#### What is being asked
Write the next part of the review of the documentary Gotta Dance, starting right after its last paragraph.

#### Text segment
Elevate Difference

Gotta Dance

Gotta Dance opens with a scene of an energetic NBA game, with all the halftime mascot antics and acrobatic dance routines we’ve come to expect. But the New Jersey Nets are trying out something different this year. We see the feet of a group learning a dance routine, with the instructor telling them not to slap their butts because it’s a family show, and there’s one thing that makes this new hip-hop dance troupe different from any we’ve seen before: they are all over sixty years old.

We come to know the members of the team as they learn fairly complicated routines and tackle their insecurities being a dance group comprised of senior citizens. They’re not professional dancers; they are just people who love to dance, and want to share that love with each other and with audiences. It’s affirming to see people, who many would not expect to succeed at such an undertaking, tackle their insecurities and pull off the routine wonderfully. The sheer athleticism it takes to do the routines is really astonishing. As someone a fraction of most of these people’s ages, I doubt I could do the routines half as well. Plus, seeing someone’s grandma brush her shoulders off and raise the roof to Jay-Z’s “Show Me What You Got” is quite a sight.

#### Given information
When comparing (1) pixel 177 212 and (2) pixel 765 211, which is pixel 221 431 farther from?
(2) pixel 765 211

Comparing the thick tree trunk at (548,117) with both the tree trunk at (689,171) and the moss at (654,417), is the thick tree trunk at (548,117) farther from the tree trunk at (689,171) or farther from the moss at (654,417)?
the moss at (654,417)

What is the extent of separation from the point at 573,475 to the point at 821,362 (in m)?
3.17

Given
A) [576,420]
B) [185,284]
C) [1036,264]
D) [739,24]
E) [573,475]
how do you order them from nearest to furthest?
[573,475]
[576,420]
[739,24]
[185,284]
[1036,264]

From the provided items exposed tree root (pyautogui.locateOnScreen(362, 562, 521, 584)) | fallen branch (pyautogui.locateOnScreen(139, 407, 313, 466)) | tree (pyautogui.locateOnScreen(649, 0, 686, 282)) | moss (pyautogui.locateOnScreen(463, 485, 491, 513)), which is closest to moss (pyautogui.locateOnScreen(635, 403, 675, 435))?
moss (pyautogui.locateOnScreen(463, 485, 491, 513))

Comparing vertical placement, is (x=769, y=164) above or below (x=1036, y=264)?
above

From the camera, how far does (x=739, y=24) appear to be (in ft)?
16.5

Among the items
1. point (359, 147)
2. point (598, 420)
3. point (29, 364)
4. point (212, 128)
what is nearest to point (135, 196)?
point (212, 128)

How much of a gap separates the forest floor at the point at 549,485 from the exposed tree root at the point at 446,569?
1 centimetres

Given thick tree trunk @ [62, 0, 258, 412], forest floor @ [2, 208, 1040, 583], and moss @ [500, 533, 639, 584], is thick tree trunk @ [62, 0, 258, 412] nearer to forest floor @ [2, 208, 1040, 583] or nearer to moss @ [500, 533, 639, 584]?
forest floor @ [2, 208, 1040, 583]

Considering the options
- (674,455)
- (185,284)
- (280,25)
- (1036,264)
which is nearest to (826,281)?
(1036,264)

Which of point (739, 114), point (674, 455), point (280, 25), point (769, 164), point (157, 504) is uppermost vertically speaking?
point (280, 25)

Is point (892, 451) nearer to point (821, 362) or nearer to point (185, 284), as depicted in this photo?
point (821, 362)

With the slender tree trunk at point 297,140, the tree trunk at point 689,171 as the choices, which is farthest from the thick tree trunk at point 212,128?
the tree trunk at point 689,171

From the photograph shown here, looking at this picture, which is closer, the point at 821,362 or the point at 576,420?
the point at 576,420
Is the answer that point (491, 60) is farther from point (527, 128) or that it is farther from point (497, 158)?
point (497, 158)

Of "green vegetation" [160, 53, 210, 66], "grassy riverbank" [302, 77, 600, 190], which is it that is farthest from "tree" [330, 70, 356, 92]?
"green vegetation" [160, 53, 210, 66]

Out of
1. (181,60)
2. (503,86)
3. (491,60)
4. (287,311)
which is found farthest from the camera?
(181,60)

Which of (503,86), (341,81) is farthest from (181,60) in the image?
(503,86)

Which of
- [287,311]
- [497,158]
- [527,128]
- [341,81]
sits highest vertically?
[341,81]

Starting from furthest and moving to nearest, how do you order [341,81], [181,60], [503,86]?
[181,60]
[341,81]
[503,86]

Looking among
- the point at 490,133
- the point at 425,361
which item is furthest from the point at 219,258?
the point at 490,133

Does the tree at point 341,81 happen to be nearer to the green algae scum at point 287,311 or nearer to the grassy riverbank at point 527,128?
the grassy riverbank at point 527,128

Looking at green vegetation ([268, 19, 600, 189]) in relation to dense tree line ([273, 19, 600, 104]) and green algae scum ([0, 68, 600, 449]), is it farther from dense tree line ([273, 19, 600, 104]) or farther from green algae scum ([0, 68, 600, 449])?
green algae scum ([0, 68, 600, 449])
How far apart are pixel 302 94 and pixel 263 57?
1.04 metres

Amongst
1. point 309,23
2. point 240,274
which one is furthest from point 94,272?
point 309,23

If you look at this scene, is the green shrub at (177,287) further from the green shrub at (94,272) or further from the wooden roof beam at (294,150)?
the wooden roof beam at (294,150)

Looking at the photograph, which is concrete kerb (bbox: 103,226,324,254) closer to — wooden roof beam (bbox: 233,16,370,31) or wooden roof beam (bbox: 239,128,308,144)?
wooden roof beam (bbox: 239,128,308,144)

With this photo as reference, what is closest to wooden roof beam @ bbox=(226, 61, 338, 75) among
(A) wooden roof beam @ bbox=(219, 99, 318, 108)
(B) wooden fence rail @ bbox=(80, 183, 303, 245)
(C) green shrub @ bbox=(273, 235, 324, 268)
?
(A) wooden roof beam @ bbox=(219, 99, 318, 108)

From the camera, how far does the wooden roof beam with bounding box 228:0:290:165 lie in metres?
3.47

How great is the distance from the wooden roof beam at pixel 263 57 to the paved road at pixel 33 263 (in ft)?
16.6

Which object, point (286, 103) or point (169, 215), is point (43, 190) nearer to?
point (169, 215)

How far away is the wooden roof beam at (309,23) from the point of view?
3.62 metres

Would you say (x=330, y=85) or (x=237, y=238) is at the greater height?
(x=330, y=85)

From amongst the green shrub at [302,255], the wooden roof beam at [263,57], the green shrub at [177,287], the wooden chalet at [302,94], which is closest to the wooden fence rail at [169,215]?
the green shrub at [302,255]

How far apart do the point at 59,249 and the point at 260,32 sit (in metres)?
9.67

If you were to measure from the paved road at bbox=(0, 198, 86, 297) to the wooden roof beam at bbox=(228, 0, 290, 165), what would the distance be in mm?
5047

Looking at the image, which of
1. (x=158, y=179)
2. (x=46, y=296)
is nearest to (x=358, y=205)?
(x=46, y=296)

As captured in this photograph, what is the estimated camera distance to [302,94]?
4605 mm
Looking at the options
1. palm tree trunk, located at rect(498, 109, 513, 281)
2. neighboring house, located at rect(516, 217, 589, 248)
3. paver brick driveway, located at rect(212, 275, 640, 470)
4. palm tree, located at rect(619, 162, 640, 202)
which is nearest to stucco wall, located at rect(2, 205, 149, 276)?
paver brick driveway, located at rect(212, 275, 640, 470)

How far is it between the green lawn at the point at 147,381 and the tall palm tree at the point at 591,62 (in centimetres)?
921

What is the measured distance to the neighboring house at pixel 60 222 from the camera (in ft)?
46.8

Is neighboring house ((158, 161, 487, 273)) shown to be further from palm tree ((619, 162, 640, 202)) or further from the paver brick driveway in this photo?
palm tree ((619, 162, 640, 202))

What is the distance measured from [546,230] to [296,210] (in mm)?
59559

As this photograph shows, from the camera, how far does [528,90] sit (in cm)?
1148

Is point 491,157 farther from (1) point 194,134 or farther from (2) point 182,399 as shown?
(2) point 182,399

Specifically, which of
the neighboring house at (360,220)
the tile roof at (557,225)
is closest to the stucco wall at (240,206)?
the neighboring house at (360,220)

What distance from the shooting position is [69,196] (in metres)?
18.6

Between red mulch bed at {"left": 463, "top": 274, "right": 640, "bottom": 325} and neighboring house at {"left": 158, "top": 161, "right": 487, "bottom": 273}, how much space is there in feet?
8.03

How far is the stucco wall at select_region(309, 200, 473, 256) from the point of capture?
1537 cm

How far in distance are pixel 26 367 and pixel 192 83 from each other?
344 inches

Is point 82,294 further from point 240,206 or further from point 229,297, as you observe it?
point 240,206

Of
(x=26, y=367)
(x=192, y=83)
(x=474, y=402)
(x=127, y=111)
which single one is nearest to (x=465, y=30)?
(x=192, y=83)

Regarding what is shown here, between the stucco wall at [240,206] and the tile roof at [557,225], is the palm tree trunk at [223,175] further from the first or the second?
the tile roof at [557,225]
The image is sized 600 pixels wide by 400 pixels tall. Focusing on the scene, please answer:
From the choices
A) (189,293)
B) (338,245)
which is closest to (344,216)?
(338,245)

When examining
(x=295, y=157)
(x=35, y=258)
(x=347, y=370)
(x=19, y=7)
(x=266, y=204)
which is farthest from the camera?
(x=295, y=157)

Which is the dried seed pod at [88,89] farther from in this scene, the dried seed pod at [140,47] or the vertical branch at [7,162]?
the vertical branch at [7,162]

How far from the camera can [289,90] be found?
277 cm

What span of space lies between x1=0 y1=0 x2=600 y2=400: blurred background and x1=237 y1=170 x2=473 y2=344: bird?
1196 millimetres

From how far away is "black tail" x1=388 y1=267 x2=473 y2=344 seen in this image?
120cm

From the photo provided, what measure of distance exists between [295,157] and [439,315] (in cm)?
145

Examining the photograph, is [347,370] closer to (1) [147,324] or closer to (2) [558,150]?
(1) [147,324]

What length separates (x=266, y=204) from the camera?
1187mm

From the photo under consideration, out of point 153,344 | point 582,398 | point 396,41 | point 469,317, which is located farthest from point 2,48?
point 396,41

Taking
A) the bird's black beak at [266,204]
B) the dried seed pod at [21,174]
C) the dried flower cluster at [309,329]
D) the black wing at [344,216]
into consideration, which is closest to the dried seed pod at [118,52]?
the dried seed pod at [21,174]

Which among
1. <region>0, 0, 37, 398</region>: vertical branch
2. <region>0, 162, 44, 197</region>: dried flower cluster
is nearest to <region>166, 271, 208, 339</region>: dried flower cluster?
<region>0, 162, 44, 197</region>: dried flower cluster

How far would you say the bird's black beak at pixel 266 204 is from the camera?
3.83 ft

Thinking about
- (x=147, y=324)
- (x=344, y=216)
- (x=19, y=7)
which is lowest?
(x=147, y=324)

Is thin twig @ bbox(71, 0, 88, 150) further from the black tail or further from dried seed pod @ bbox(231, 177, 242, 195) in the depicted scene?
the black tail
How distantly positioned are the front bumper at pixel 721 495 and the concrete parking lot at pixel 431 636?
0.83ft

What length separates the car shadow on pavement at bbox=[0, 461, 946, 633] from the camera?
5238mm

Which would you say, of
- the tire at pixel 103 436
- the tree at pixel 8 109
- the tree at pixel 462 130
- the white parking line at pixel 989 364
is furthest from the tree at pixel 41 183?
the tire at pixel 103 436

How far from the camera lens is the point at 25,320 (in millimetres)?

#### Written response
But Gotta Dance isn’t just entertaining for the adorable factor. Betsy, stage name Betty, was already in a hip-hop dance class before joining the squad, and commends hip-hop as “for the masses.” She says she learned how to cut loose through the music and just dance. Betsy even brings hip-hop to a group of children in order to teach them about self-esteem and not putting each other down. Seeing old ladies teaching young kids hip-hop dance steps is cute, but it also says something about how we can use pop culture as a way to reach across generations and find common ground.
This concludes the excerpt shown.